[GH-ISSUE #6355] LLama 3.1 Tools do not work properly #66025

Closed
opened 2026-05-03 23:39:24 -05:00 by GiteaMirror · 1 comment
Owner

Originally created by @nomisto on GitHub (Aug 14, 2024).
Original GitHub issue: https://github.com/ollama/ollama/issues/6355

What is the issue?

I can't get the tooling function of llama 3.1 to work properly.

messages = [
 {'role': 'system', 'content': 'You are a helpful assistant with tool calling capabilities.
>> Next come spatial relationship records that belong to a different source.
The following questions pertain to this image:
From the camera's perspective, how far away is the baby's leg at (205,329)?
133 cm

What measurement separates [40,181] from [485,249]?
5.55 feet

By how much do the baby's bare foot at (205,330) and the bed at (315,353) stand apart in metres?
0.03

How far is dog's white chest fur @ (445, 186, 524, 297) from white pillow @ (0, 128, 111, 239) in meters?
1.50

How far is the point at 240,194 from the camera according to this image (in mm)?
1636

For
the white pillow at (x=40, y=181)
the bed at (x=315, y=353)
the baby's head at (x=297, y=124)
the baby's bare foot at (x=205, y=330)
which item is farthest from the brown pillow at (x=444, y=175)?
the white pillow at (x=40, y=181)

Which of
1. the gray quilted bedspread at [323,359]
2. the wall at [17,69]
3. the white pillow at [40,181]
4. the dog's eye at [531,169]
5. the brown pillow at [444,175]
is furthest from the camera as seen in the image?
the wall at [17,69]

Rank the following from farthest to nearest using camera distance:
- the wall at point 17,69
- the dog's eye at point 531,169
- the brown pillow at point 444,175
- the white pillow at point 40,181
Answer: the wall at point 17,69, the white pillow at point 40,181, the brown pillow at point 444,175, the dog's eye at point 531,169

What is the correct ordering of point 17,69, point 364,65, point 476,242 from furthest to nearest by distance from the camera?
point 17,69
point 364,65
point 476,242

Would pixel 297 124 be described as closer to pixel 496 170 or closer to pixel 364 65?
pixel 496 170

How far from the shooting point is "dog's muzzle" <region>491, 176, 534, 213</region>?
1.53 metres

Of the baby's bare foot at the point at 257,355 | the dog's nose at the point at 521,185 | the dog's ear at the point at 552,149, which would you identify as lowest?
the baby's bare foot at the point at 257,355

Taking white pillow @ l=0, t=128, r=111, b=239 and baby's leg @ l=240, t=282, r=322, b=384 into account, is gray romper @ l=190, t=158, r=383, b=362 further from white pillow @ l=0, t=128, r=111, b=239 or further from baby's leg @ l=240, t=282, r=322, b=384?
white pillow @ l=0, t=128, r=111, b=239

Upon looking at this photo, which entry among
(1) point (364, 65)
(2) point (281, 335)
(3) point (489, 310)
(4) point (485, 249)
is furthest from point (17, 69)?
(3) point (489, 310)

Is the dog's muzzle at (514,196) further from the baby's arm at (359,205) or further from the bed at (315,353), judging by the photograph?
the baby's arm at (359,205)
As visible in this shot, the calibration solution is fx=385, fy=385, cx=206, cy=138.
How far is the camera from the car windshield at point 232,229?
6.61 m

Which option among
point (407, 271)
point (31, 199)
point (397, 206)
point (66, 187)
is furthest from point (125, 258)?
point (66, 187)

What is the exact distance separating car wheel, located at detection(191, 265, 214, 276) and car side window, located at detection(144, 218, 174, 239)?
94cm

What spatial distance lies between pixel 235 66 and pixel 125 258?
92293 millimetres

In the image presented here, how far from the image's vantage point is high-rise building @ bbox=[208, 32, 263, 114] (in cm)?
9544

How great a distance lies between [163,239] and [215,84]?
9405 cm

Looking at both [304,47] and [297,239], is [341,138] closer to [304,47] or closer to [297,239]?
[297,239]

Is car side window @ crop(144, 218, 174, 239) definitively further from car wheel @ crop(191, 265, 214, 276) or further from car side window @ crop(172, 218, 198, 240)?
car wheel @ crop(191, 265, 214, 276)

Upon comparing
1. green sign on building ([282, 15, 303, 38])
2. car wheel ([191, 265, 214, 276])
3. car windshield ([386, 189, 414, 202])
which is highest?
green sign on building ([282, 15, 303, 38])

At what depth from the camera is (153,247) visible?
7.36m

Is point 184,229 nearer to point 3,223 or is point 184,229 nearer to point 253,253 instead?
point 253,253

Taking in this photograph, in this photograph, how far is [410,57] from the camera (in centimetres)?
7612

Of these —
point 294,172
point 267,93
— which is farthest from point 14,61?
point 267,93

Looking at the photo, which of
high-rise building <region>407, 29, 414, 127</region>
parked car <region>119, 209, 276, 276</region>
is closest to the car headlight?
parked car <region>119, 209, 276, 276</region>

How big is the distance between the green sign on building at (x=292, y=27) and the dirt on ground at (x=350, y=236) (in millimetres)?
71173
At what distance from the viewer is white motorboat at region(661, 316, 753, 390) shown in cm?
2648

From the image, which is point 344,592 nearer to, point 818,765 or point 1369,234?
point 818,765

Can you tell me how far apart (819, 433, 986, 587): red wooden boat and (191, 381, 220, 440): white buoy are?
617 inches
When you receive a tool call response, use the output to format an answer to the orginal use question.'},
 {'role': 'user', 'content': 'What is the weather in Toronto?'},
 {'role': 'assistant',
  'content': '',
  'tool_calls': [{'function': {'name': 'get_current_weather',
     'arguments': {'city': 'Toronto'}},
    'id': 'call_6duDxk',
    'type': 'function'}]},
 {'role': 'ipython',
  'tool_call_id': 'call_6duDxk',
  'name': 'get_current_weather',
  'content': '{"city": "Toronto", "weather": "sunny"}'}]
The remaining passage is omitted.